Gil glissa la main derrière la nuque d’Anee, l’attirant contre lui avec brusquerie pour l’embrasser. Ses lèvres dévorèrent celles de la jeune femme avec la violence de la colère et de la passion, autoritaires, possessives.
Sauvages.

Le temps suspendit son cours.

~ ~ ~ ~ ~

Une marche.
Encore une autre.
Enfer… cet escalier qui n’en finit pas ! S’il n’y avait cette rampe providentielle, quoi qu’un peu branlante, il se serait effondré depuis longtemps. Et la chute l’aurait probablement achevé. Dans un soupir tremblant, le jeune garçon oblige ses muscles raides à fonctionner encore un peu, le temps d’atteindre l’étage des chambres, de trouver son lit et de s’y laisser tomber.
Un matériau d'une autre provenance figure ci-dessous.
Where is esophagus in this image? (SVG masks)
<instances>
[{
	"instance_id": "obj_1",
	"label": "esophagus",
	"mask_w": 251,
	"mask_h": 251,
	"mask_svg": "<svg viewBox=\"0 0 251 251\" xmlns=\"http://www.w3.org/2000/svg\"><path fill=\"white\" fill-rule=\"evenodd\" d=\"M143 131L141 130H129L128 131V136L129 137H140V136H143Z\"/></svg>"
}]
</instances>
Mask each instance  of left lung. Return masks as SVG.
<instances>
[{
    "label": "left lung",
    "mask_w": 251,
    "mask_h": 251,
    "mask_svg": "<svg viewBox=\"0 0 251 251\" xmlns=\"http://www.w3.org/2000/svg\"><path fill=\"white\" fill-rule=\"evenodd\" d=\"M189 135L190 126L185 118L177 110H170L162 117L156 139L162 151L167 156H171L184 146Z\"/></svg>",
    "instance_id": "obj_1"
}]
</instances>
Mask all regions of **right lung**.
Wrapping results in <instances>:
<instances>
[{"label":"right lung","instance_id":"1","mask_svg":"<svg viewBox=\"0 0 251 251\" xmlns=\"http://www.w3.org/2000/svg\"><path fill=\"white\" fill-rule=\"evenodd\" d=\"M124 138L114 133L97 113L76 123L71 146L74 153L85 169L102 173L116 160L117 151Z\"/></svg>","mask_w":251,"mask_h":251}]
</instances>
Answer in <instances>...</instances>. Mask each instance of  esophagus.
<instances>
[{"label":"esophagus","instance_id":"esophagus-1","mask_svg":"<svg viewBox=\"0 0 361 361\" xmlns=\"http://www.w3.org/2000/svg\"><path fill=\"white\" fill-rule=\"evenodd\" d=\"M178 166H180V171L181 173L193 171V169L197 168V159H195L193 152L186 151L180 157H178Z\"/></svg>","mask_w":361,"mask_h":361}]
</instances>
Ses membres douloureux protestent. Son corps entier est souffrance ; il peut sentir avec une précision effrayante la moindre blessure, depuis la plus petite coupure jusqu’à la belle estafilade qui traverse son épaule jusqu’à son sternum. Ses vêtements sont bons à jeter. Il est couvert de sang. Au moment de rentrer dans l’auberge, une femme qui le croisait en sens inverse n’a pu retenir un hoquet d’horreur en le découvrant dans cet état. Pas de panique, je rentre juste du boulot…

Il sourit. Enfin, il grimace, et aussitôt il regrette ce geste qui craquèle ses lèvres sèches, étire ses joues et augmente sa migraine d’un degré supplémentaire. Plus que six marches. Etonnant comme une épreuve aussi ridicule que l’ascension d’un escalier peut soudain devenir insupportable, voire insurmontable… ça oblige à considérer chaque pas avec une attention toute différente, à les vivre dans leur totalité, depuis les contractions des muscles qui actionnent le mouvement de la jambe jusqu’à l’appui du pied sur la marche suivante. Et on se hisse un peu plus haut. Et on lutte pour ne pas répandre sa bile sur le tapis qui morfle déjà avec son sang. Et on maudit l’homme qui a décidé qu’un tête-à-tête avec un guerrier Thül, c’est forcément instructif. Instructif… Destructif, oui !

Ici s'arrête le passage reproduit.